8 Kommentare zu “Verschwörologie oder: Schatten des Papageis”

  1. tom am September 1st, 2020 1:20 pm

    Mancher Knall ist auch anfangs klein und unscheinbar, entwickelt sich dann knallartig weiter.

  2. ... der Trittbrettschreiber am September 1st, 2020 4:47 pm

    „…das dazu passende internalisierte Verhalten,…“

    passt ein kontemplativer Kelleraufenthalt zum Abschottungsritual der alternaivmittelstandsbildungsbürgerlichen Elite?

    Dann reiste ich sofort nach Damaskus – man ist ja flexibel.

  3. Messdiener am September 1st, 2020 6:18 pm

    Also, ich freue mich immer über Fotos aus Berlin.

  4. Godwin am September 1st, 2020 7:48 pm

    ein paar ungeordnete Einwürfe dazu:

    Bernd Rabehl sagte in einem
    Interview:
    In letzter Konsequenz bin ich meinem Denken von damals treu geblieben, nur dass sich inzwischen die politischen Positionen verschoben haben. Was früher als „links“ angesehen wurde, gilt heute als „rechts“.

    Der Kontext, WER, WANN, WARUM, WAS (und ggf. zu wem) sagt, spielt also schon eine wichtige Rolle.

    Eine weitere Frage beträfe die Richtung – von links nach rechts, gibt es seit Mussolini.
    Aber gab es je die andere Richtung?
    Und wenn nein, warum nicht?

    2014 gab es nicht nur die sog. https://de.wikipedia.org/wiki/Mahnwachen_f%C3%BCr_den_Frieden, sondern auch eine Sternfahrt nach Berlin.

####

◆ AUFGABE:
Schreiben Sie den Abschnitt der Kommentare zwischen „Dann reiste ich“ und „Fotos aus Berlin.“ einschließlich neu und setzen Sie dabei „Wien“ anstelle von „Damaskus“ ein. Die nachstehenden Zeilen werden nicht benötigt.

◆ ÜBUNGSDATEN:
####

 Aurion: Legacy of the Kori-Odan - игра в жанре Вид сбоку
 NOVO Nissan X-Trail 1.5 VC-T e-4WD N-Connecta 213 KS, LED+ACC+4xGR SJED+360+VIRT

####

◆ LÖSUNG:
Dann reiste ich sofort nach Wien – man ist ja flexibel.

  3. Messdiener am September 1st, 2020 6:18 pm

    Also, ich freue mich immer über Fotos aus Berlin.